## Required tasks
- A) Summarize the discussion thread on Bayesian overfitting in two sentences.
- B) Continue the discussion thread on Bayesian overfitting, picking up after its last comment.

## Reading passage
## begin

Hacker Newsnew | past | comments | ask | show | jobs | submitlogin
Bayes is guaranteed to overfit (yulingyao.com)
157 points by Ambolia on May 28, 2023 | hide | past | favorite | 46 comments


As the author admits at the end, this is rather misleading. In normal usage, "overfit" is by definition a bad thing (it wouldn't be "over" if it was good). And the argument given does nothing to show that Bayesian inference is doing anything bad.

To take a trivial example, suppose you have a uniform(0,1) prior for the probability of a coin landing heads. Integrating over this gives a probability for heads of 1/2. You flip the coin once, and it lands heads. If you integrate over the posterior given this observation, you'll find that the probability of the value in the observation, which is heads, is now 2/3, greater than it was under the prior.

And that's OVERFITTING, according to the definition in the blog post.

Not according to any sensible definition, however.


I was writing another comment based on that same example and his leaving-one-out calculations (at least based on what I understood).

The posterior vs prior would be the extreme case of a leaving-one-out procedure - leaving the only data point out there is nothing left.

The divergence between the data and the model goes down when we include information about the data in the model. That doesn't seem a controversial opinion. (That's how the blog post is introduced here: https://twitter.com/YulingYao/status/1662284440603619328)

---

If the data consists of two flips they are either equal or different (the former becomes more likely as the true probability diverges from 0.5).

a) If the data is the same, the posterior probability of that result is 3/4. The log score is 2 log(3/4) = -0.6

When we check the out-of-sample log score for each one based on the 2/3 posterior obtained from the other we get in each case a log score log(2/3) = -0.4

b) If the data is different, the posterior probability is still 1/2. The log score is 2 log(1/2) = 2 -0.7 = -1.4

When we check the out-of-sample log score for each one based on the 1/3 posterior for getting that result obtained from the other we get in each case a log score log(1/3) = -1.1


When there is a small amount of information the variance of any estimation is very big and this explains what happens in that example. Overfitting implies a different behavior in training and in test and this is related to a big variance in the estimation of the error. So small amount of information implies that any model suffer overfitting and big variance, so is a general result not related especifically with Bayes.


I'm on my phone so I haven't tried to work through the math to see where the error is, but the author's conclusion is wrong and the counterexample is simple.

> Unless in degenerating cases (the posterior density is point mass), then the harmonic mean inequality guarantees a strict inequality p ( y i | y − i ) < p ( y i | y ) , for any point i and any model.

Let y_1, ... y_n be iid from a Uniform(0,theta) distribution, with some nice prior on theta (e.g. Exponential(1)). Then the posterior for theta, and hence the predictive density for a new y_i, depends only on max(y_1, ..., y_n). So for all but one of the n observations the author's strict inequality does not hold.


The author mentions he defines over fit as “Test error is always larger than training error”. Is there an algorithm or model where that’s not the case?

## end

## Listed entries
## begin

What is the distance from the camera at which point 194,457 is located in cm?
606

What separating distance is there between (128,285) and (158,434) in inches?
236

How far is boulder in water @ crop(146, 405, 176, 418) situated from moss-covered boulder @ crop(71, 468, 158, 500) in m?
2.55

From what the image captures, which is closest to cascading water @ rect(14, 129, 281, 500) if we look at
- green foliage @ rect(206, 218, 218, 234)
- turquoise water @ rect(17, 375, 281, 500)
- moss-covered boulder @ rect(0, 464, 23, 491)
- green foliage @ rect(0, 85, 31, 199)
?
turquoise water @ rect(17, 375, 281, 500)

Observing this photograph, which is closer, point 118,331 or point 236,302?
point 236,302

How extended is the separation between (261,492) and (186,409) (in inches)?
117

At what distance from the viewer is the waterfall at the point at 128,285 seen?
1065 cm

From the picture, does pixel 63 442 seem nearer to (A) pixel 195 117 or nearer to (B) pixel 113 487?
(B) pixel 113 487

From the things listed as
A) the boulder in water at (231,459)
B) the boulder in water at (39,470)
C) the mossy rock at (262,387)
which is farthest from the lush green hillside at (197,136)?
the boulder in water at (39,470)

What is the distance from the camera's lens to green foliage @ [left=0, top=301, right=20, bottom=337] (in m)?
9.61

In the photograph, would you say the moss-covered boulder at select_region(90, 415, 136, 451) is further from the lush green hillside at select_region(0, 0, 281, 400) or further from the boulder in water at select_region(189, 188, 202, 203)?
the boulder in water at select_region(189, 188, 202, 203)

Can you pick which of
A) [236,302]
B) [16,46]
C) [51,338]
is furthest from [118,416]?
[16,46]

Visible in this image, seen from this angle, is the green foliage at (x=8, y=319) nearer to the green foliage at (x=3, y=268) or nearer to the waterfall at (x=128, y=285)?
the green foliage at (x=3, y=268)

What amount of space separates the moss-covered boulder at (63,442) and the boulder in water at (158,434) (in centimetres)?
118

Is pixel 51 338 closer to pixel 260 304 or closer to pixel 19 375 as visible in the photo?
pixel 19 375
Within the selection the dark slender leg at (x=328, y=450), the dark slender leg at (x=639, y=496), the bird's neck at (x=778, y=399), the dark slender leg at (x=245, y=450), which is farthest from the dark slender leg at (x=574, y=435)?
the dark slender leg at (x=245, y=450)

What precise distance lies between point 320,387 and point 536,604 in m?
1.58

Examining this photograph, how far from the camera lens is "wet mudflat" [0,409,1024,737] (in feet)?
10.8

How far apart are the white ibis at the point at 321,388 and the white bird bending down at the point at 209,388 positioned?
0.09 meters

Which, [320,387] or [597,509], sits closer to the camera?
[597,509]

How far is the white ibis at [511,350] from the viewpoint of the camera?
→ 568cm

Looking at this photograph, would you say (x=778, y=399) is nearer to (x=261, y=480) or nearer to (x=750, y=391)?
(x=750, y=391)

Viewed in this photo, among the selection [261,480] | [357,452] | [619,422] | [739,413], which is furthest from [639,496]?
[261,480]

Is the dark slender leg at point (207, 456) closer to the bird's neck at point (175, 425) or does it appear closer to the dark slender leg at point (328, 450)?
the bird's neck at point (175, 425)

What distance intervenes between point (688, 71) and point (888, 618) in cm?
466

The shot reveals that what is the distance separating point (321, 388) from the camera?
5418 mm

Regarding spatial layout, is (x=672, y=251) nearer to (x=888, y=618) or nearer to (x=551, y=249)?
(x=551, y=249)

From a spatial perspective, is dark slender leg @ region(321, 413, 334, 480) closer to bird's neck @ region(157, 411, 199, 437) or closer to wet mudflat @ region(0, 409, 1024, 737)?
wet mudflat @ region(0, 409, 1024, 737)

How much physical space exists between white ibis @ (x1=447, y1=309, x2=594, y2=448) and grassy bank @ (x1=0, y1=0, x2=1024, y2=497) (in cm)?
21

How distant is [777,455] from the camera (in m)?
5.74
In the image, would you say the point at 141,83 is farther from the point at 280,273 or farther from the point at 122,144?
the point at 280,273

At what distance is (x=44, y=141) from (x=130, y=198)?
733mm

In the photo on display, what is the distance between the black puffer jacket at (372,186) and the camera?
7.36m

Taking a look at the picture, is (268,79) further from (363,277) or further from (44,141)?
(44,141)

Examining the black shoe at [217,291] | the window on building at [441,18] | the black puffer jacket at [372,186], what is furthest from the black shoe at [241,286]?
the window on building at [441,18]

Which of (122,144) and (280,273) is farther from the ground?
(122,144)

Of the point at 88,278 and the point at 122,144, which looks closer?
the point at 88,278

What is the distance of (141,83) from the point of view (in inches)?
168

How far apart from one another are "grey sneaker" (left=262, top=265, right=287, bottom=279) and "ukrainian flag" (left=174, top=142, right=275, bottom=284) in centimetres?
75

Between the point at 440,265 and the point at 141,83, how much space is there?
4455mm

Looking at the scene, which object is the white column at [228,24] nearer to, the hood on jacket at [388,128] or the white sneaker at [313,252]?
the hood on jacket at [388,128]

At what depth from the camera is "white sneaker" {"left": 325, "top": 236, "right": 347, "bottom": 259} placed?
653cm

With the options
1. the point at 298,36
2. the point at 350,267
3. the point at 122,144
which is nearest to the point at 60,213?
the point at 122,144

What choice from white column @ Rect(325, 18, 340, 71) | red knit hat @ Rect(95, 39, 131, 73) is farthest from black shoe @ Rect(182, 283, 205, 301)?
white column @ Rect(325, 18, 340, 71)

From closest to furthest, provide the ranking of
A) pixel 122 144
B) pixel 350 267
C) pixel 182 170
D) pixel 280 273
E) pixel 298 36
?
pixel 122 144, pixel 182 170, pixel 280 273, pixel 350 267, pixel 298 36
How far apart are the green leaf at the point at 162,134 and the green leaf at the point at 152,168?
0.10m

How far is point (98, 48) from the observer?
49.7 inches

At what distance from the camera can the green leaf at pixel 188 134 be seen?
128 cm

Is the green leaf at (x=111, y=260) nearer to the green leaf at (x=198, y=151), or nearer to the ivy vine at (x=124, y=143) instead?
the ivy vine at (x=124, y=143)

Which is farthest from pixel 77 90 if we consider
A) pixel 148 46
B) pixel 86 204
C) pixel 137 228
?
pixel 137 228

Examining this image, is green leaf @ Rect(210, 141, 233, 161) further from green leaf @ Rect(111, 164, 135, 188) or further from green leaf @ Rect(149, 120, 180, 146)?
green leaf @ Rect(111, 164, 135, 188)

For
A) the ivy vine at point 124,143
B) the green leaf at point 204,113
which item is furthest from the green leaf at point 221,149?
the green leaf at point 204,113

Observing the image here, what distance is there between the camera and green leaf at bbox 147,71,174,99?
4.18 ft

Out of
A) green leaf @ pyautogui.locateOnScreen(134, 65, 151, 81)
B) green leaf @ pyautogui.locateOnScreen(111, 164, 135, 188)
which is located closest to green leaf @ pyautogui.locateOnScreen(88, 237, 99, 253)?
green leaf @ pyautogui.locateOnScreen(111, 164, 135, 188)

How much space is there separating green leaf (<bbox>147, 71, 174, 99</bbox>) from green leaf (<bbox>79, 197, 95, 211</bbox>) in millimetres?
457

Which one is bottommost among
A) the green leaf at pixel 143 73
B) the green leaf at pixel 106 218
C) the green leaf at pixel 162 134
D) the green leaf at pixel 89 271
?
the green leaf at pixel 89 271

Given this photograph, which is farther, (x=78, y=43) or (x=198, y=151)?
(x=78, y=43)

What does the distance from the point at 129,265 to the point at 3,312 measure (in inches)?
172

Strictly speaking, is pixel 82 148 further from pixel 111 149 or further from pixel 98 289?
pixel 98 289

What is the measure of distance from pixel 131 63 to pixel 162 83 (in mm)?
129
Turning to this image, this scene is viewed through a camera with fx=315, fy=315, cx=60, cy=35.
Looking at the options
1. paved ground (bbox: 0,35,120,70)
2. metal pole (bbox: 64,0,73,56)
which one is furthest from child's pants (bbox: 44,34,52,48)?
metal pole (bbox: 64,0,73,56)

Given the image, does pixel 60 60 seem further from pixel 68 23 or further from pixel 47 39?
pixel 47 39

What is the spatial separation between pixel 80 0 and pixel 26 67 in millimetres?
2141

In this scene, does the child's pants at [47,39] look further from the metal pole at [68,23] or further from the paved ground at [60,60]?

## end

## Replies
- A) Commenters call the blog post's claim that Bayes is guaranteed to overfit misleading, since under its definition even a single coin flip that raises the predicted probability of heads from 1/2 to 2/3 would count as overfitting. Others attribute the effect to high variance when information is scarce rather than to anything specific to Bayes, give a Uniform(0, theta) counterexample to the post's strict inequality, and ask whether any algorithm or model avoids having test error always larger than training error.

- B)
Yeah, that's a crummy definition. You can easily force "Test error is always larger than training error" for any model type.


It's not even about "forcing". This is such common and expected behavior that it's surprising (and suspicious) when it isn't the case.


yes, that's better said.


A pedantic example: a model that ignored the training data would do just as well on the training set as on the test set.


If you do not train on the training set, then there is no training set, and your example is degenerate.


We've trained on the training set, but our fit() implementation was, "accept the input, do nothing with it, and then return." When we then evaluate the model on the test set and training set, assuming there isn't a large covariant shift between the two or something, we'll get approximately equal values.

So it's a degenerate case, but not of the training set. (And presumably that's partly what they meant by "pedantic".)


You can see regularly in practice where aggressive data augmentation is used, which obviously is only used on training data. But, of course, you'd still be 'overfit' if you fed in unaugmented training data.


I think they mean "always (statistically) significantly larger". They're probably imagining that something like cross-validation would make test errors approximately equal to training errors, but if you consistently see significantly larger errors, then you've overfit.


When you find the minima of your validation curve, rarely if ever is your test loss lower than your training loss. I don't think this necessarily means you're overfitting.


Under the Probably Approximately Correct framework, there's an x% chance your error on the empirical distribution deviates more than \epsilon away in either direction from that of the actual distribution, so one can assume similar things between two empirical distributions.


Yes and no. Suppose for example you give MNIST to a SVM and fit the model, then test it only on 0 and 1 digits, which are generally well discriminized, you'll get almost 100% accuracy in test, whereas 97% or less in training. (ye probably need some preprocessing, like using PacMAP or UMAP or whatever but the point is the same)

However, that's just because I decided the right data to test it onto. So, you can't really say much on a model using that definition.


It seems that the post is comparing a predictive distribution conditioned on N data points to one conditioned on N-1 data points. The latter is a biased estimate of the former (e.g., https://users.aalto.fi/~ave/publications/VehtariLampinen_NC2...)


This. Leave-one-out doesn't turn an in-sample prediction problem into an equivalent out-of-sample problem, but a slightly less skilful one.


I don't follow the math. WLOG, for N total datapoints, let y_i = y_N. Then the leave-one-out posterior predictive is

  \int p(y_N|θ)p(θ|{y_1...y_{N-1}}) dθ = p(y_N|{y_1...y_{N-1})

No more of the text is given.